Population (30 June 2017)
- • Total: 438
- • Density: 3.35/km^{2} (8.68/sq mi)
- Demonym: Formazzini
- Time zone: UTC+1 (CET)
- • Summer (DST): UTC+2 (CEST)
- Postal code: 28030
- Dialing code: 0324
- Website: Official website

= Formazza =

Formazza (German and Pomatt; Formassa) is a comune (municipality) in the Province of Verbano-Cusio-Ossola in the Italian region Piedmont, located about 160 km northeast of Turin and about 50 km north of Verbania, on the border with Switzerland.

Formazza borders the following municipalities: Baceno, Bedretto (Switzerland), Bignasco (Switzerland), Binn (Switzerland), Bosco/Gurin (Switzerland), Cavergno (Switzerland), Premia, Reckingen-Gluringen (Switzerland), Ulrichen (Switzerland).

The village was founded by Walser and Walser German is still spoken.

== Geography and climate==

The village is situated about an elevation of 1200 m above sea level on the Formazza plateau in Formazza valley. Its altitude and location directly under the high mountains of the western Alps influences the climate. In fact, there is an average of more than one meter and thirty centimeters of precipitation per year (especially snow). The climate is the type Dfb/Dfc (Köppen climate classification), which means it is a humid continental climate with fresh and short summers (but usually there is no dry season). The annual average temperature at one local weather station is about 4 °C and usually the coldest month (January) has a daily mean temperature of about -4 C. The lowest values can reach about -20 °C. The hottest month (July) has an average temperature of about 13 °C and the summer lasts less than three months.

• **Dataset records**
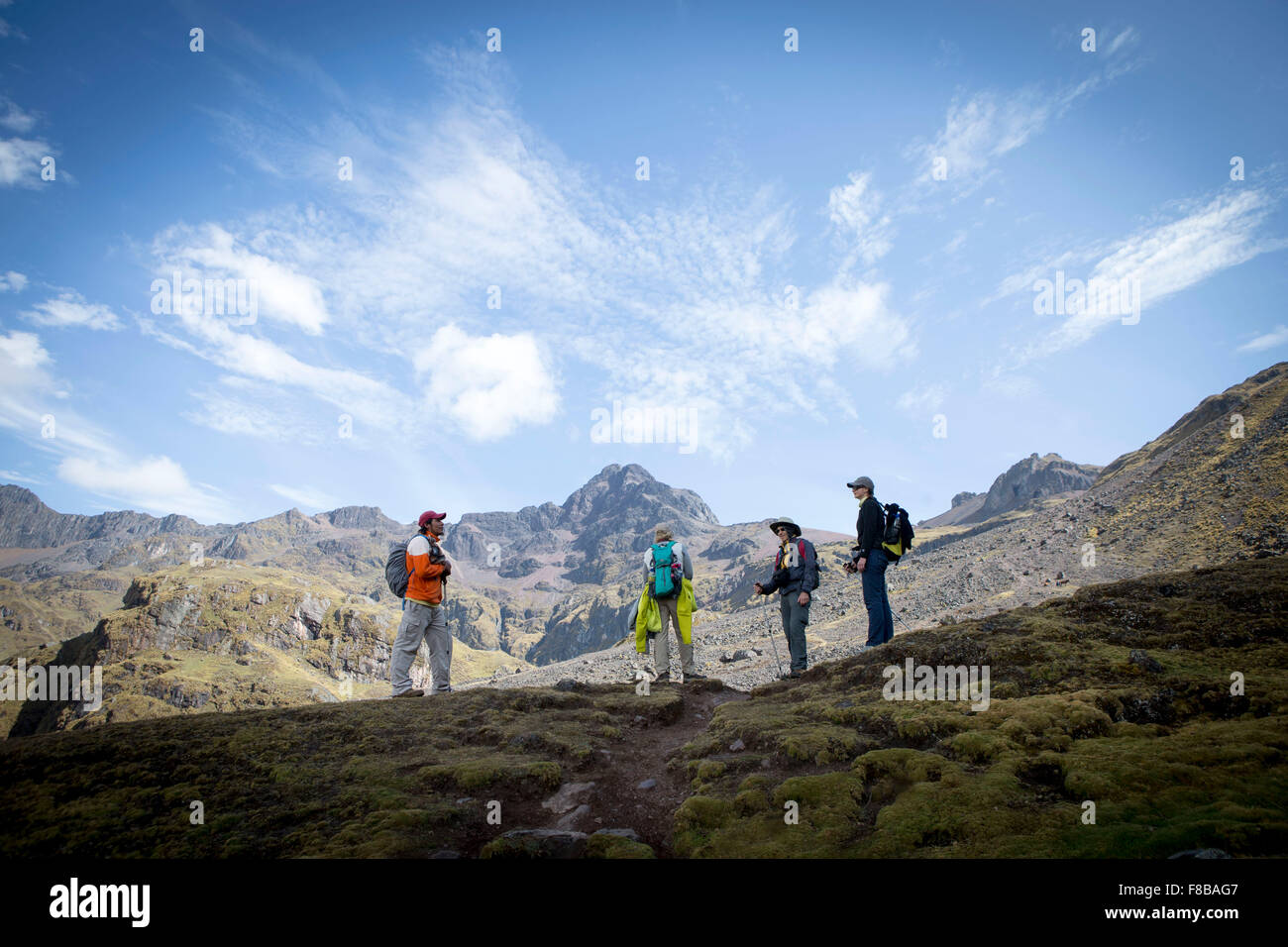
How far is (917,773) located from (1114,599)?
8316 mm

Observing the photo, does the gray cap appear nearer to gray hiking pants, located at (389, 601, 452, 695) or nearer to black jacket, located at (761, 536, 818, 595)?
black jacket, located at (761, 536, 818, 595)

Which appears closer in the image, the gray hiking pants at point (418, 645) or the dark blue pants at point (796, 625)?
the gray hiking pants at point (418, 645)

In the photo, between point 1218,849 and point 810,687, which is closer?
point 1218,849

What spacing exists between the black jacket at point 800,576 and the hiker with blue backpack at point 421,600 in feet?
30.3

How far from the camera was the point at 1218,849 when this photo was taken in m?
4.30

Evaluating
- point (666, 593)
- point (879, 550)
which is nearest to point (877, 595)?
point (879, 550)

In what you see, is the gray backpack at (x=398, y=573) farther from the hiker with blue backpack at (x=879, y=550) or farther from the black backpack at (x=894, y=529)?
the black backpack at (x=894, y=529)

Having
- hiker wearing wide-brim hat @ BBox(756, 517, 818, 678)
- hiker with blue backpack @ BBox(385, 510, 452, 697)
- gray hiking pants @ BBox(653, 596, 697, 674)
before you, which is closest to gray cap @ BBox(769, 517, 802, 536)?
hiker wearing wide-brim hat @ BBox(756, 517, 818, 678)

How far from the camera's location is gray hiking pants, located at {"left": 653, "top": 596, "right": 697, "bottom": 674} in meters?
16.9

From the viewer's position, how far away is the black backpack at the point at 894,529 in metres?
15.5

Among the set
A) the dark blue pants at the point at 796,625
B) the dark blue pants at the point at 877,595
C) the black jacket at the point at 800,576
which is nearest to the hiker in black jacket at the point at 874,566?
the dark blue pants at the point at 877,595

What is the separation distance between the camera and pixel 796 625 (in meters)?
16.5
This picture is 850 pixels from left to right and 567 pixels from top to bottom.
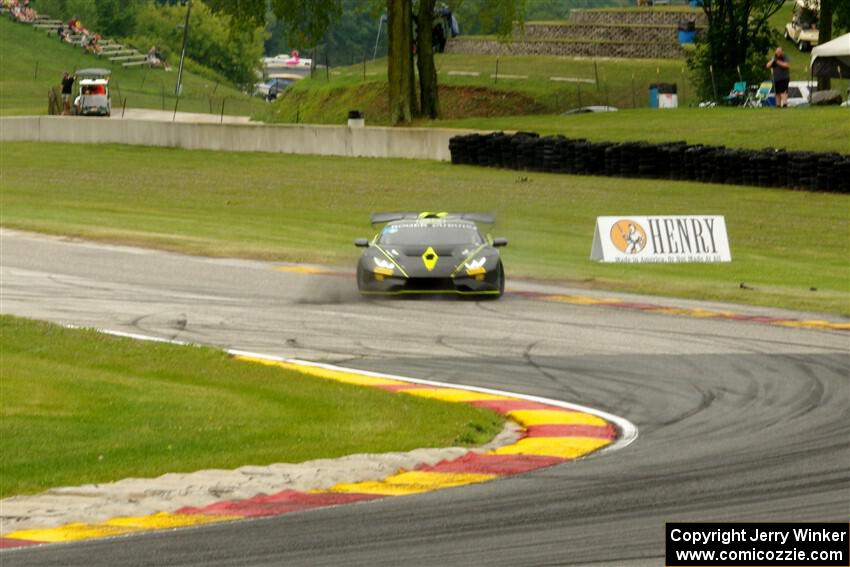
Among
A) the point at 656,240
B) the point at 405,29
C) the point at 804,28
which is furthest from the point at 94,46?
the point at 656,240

• **What to do**
Copy the Formazza passage word for word, from the population figures at the start to the final sentence on summer length.

• **Result of the exercise**
Population (30 June 2017)
- • Total: 438
- • Density: 3.35/km^{2} (8.68/sq mi)
- Demonym: Formazzini
- Time zone: UTC+1 (CET)
- • Summer (DST): UTC+2 (CEST)
- Postal code: 28030
- Dialing code: 0324
- Website: Official website

= Formazza =

Formazza (German and Pomatt; Formassa) is a comune (municipality) in the Province of Verbano-Cusio-Ossola in the Italian region Piedmont, located about 160 km northeast of Turin and about 50 km north of Verbania, on the border with Switzerland.

Formazza borders the following municipalities: Baceno, Bedretto (Switzerland), Bignasco (Switzerland), Binn (Switzerland), Bosco/Gurin (Switzerland), Cavergno (Switzerland), Premia, Reckingen-Gluringen (Switzerland), Ulrichen (Switzerland).

The village was founded by Walser and Walser German is still spoken.

== Geography and climate==

The village is situated about an elevation of 1200 m above sea level on the Formazza plateau in Formazza valley. Its altitude and location directly under the high mountains of the western Alps influences the climate. In fact, there is an average of more than one meter and thirty centimeters of precipitation per year (especially snow). The climate is the type Dfb/Dfc (Köppen climate classification), which means it is a humid continental climate with fresh and short summers (but usually there is no dry season). The annual average temperature at one local weather station is about 4 °C and usually the coldest month (January) has a daily mean temperature of about -4 C. The lowest values can reach about -20 °C. The hottest month (July) has an average temperature of about 13 °C and the summer lasts less than three months.